## Task item
All lines holding the string "burst" should be copied from the data below.

## Records to use
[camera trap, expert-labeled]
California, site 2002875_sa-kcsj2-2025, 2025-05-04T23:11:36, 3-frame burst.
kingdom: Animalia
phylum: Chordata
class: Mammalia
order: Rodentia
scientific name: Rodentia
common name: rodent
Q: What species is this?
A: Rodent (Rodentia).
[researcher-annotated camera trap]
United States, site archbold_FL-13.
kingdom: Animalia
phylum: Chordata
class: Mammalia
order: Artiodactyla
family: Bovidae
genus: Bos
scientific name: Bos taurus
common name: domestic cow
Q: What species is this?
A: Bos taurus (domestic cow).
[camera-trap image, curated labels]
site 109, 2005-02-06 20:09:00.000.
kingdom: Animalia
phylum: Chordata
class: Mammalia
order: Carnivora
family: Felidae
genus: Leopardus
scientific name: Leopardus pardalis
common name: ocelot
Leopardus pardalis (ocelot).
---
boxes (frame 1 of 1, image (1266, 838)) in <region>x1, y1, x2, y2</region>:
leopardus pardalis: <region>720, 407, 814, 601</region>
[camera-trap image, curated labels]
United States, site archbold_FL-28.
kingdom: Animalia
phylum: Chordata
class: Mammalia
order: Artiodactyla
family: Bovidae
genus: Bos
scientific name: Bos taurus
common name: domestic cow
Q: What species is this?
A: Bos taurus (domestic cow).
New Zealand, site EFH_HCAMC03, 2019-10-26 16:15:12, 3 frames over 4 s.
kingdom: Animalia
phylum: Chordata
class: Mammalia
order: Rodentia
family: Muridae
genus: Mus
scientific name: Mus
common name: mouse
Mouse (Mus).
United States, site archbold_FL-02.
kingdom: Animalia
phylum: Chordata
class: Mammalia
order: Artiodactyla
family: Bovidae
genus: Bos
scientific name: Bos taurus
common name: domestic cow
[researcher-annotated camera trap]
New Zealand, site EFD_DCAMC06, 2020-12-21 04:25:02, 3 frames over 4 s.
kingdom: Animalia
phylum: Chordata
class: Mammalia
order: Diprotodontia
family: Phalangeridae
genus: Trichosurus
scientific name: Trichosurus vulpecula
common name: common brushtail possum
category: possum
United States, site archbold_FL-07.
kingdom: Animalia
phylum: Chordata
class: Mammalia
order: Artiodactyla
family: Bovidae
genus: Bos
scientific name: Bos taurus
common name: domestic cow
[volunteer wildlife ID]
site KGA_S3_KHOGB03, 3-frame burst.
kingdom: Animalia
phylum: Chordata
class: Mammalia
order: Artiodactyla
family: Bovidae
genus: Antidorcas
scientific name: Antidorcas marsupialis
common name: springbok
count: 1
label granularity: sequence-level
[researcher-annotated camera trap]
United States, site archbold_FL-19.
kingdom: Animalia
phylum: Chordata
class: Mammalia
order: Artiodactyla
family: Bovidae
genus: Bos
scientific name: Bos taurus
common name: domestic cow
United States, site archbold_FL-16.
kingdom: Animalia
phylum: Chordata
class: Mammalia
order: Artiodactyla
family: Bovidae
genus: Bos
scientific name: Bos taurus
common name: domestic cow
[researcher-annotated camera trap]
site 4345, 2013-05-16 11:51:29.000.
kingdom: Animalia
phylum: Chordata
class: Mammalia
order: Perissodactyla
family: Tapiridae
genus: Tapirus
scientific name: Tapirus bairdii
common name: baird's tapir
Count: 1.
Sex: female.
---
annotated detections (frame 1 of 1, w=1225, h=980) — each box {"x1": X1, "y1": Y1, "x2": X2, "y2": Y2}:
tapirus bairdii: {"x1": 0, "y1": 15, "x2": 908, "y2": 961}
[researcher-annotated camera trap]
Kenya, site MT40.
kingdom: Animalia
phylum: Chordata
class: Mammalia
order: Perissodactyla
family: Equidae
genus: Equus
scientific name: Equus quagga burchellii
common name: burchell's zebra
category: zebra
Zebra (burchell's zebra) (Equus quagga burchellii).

## Written solution
California, site 2002875_sa-kcsj2-2025, 2025-05-04T23:11:36, 3-frame burst.
site KGA_S3_KHOGB03, 3-frame burst.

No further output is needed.